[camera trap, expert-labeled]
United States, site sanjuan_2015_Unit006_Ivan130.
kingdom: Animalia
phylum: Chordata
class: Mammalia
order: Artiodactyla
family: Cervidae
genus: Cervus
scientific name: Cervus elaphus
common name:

====

A word-for-word restatement of every record above is expected.

* Response below:
[camera trap, expert-labeled]
United States, site sanjuan_2015_Unit006_Ivan130.
kingdom: Animalia
phylum: Chordata
class: Mammalia
order: Artiodactyla
family: Cervidae
genus: Cervus
scientific name: Cervus elaphus
common name:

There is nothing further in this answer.